>>>>>

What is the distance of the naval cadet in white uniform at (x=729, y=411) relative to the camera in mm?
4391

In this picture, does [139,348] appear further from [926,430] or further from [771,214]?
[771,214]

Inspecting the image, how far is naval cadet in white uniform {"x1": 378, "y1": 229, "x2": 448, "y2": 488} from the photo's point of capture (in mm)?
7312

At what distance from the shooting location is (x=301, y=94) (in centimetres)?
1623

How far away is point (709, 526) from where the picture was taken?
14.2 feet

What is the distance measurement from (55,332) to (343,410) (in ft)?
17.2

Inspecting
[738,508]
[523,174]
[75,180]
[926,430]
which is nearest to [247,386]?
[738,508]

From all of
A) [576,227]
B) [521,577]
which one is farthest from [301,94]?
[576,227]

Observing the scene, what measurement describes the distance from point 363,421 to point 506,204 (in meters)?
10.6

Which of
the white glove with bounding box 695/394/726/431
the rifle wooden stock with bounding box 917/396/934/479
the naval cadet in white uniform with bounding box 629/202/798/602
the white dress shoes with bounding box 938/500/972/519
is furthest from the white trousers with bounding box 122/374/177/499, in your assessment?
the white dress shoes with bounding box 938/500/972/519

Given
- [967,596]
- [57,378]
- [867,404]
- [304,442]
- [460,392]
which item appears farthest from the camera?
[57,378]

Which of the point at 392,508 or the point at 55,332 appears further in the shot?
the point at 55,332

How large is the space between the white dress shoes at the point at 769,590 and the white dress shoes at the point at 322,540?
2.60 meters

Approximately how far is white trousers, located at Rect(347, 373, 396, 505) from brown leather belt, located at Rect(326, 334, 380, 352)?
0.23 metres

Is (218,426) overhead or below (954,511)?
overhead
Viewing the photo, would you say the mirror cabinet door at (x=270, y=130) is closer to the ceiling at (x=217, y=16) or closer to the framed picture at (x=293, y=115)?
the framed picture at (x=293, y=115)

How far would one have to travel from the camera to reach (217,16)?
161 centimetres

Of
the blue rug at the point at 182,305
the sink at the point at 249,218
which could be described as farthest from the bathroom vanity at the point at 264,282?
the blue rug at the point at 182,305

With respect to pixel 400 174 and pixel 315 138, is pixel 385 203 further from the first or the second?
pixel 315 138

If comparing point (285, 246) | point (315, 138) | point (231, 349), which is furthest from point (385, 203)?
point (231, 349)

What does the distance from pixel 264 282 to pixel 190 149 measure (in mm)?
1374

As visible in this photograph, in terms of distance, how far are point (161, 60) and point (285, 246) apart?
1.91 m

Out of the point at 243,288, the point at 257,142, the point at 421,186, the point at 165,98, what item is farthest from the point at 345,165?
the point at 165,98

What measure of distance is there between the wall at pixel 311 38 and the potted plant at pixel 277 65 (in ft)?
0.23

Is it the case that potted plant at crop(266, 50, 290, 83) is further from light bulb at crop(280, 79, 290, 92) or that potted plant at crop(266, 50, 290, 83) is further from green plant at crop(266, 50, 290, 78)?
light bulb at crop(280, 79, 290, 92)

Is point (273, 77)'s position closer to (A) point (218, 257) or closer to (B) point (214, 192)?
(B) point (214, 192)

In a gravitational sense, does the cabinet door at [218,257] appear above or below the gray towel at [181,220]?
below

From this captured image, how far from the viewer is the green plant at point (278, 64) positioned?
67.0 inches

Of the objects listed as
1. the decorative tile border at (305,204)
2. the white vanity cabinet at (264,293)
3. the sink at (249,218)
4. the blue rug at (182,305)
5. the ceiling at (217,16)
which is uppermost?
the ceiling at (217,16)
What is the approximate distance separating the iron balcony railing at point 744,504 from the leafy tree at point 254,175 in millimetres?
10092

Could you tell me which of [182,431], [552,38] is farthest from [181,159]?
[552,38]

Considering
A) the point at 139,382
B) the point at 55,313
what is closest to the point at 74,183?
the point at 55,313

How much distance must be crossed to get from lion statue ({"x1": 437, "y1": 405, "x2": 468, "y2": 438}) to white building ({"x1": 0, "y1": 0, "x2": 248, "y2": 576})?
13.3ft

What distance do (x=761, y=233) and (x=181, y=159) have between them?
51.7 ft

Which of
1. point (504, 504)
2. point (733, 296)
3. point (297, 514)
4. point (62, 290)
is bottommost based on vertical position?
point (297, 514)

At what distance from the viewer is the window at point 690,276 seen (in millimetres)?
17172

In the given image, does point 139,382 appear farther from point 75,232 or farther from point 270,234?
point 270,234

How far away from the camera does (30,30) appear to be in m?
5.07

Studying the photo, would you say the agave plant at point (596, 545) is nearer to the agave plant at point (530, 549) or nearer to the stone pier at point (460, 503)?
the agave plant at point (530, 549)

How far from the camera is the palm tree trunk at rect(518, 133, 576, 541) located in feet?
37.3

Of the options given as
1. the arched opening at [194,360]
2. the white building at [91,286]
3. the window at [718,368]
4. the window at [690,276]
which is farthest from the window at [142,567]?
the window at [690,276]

<<<<<

STATED PROBLEM: Restate each record exactly as written.

RESULT OF THIS TASK:
What is the distance of the naval cadet in white uniform at (x=729, y=411) relative to the camera in mm?
4391

In this picture, does [139,348] appear further from [926,430] or further from [771,214]?
[771,214]

Inspecting the image, how far is naval cadet in white uniform {"x1": 378, "y1": 229, "x2": 448, "y2": 488} from the photo's point of capture (in mm)?
7312

At what distance from the shooting location is (x=301, y=94) (in centimetres)?
1623

How far away is point (709, 526) from where the picture was taken?
14.2 feet

What is the distance measurement from (55,332) to (343,410) (in ft)?
17.2

Inspecting
[738,508]
[523,174]
[75,180]
[926,430]
which is nearest to [247,386]?
[738,508]

From all of
A) [576,227]
B) [521,577]
which one is farthest from [301,94]?
[576,227]

Observing the scene, what measurement describes the distance from point 363,421 to point 506,204 (in meters)?
10.6

Which of
the white glove with bounding box 695/394/726/431
the rifle wooden stock with bounding box 917/396/934/479
the naval cadet in white uniform with bounding box 629/202/798/602
the white dress shoes with bounding box 938/500/972/519
is furthest from the white trousers with bounding box 122/374/177/499, in your assessment?
the white dress shoes with bounding box 938/500/972/519

Given
- [967,596]
- [57,378]
- [867,404]
- [304,442]
- [460,392]
which item appears farthest from the camera?
[57,378]

Which of the point at 392,508 or the point at 55,332 appears further in the shot?
the point at 55,332

How large is the space between the white dress shoes at the point at 769,590 and the white dress shoes at the point at 322,540?
2.60 meters

Approximately how far is white trousers, located at Rect(347, 373, 396, 505) from brown leather belt, located at Rect(326, 334, 380, 352)?
0.23 metres

Is (218,426) overhead or below (954,511)?
overhead
Viewing the photo, would you say the mirror cabinet door at (x=270, y=130) is closer to the ceiling at (x=217, y=16) or closer to the framed picture at (x=293, y=115)?
the framed picture at (x=293, y=115)

How far would one have to travel from the camera to reach (217,16)?
161 centimetres

Of
the blue rug at the point at 182,305
the sink at the point at 249,218
which could be described as farthest from the bathroom vanity at the point at 264,282?
the blue rug at the point at 182,305

With respect to pixel 400 174 and pixel 315 138, is pixel 385 203 further from the first or the second?
pixel 315 138

If comparing point (285, 246) | point (315, 138) | point (231, 349), which is furthest from point (385, 203)?
point (231, 349)

What does the distance from pixel 264 282 to pixel 190 149 measure (in mm)?
1374

As visible in this photograph, in terms of distance, how far are point (161, 60) and point (285, 246) apart?
1.91 m

Out of the point at 243,288, the point at 257,142, the point at 421,186, the point at 165,98, what item is farthest from the point at 345,165?
the point at 165,98

What measure of distance is there between the wall at pixel 311 38 and the potted plant at pixel 277 65 (in ft)?
0.23

Is it the case that potted plant at crop(266, 50, 290, 83) is further from light bulb at crop(280, 79, 290, 92) or that potted plant at crop(266, 50, 290, 83) is further from green plant at crop(266, 50, 290, 78)?
light bulb at crop(280, 79, 290, 92)

Is point (273, 77)'s position closer to (A) point (218, 257) or closer to (B) point (214, 192)?
(B) point (214, 192)

In a gravitational sense, does the cabinet door at [218,257] appear above or below the gray towel at [181,220]?
below

From this captured image, how far from the viewer is the green plant at point (278, 64) positioned?
67.0 inches

Of the objects listed as
1. the decorative tile border at (305,204)
2. the white vanity cabinet at (264,293)
3. the sink at (249,218)
4. the blue rug at (182,305)
5. the ceiling at (217,16)
which is uppermost?
the ceiling at (217,16)
What is the approximate distance separating the iron balcony railing at point 744,504 from the leafy tree at point 254,175 in millimetres?
10092

Could you tell me which of [182,431], [552,38] is farthest from [181,159]?
[552,38]

Considering
A) the point at 139,382
B) the point at 55,313
what is closest to the point at 74,183?
the point at 55,313

How much distance must be crossed to get from lion statue ({"x1": 437, "y1": 405, "x2": 468, "y2": 438}) to white building ({"x1": 0, "y1": 0, "x2": 248, "y2": 576})?
13.3ft

What distance do (x=761, y=233) and (x=181, y=159) have between them?
51.7 ft

Which of
1. point (504, 504)
2. point (733, 296)
3. point (297, 514)
4. point (62, 290)
is bottommost based on vertical position?
point (297, 514)

At what distance from the viewer is the window at point 690,276 seen (in millimetres)?
17172

In the given image, does point 139,382 appear farther from point 75,232 or farther from point 270,234?
point 270,234

How far away from the camera does (30,30) appear to be in m?
5.07

Studying the photo, would you say the agave plant at point (596, 545) is nearer to the agave plant at point (530, 549) or nearer to the stone pier at point (460, 503)?
the agave plant at point (530, 549)

How far from the camera is the palm tree trunk at rect(518, 133, 576, 541) located in feet?
37.3

Of the options given as
1. the arched opening at [194,360]
2. the white building at [91,286]
3. the window at [718,368]
4. the window at [690,276]
which is farthest from the window at [142,567]?
the window at [690,276]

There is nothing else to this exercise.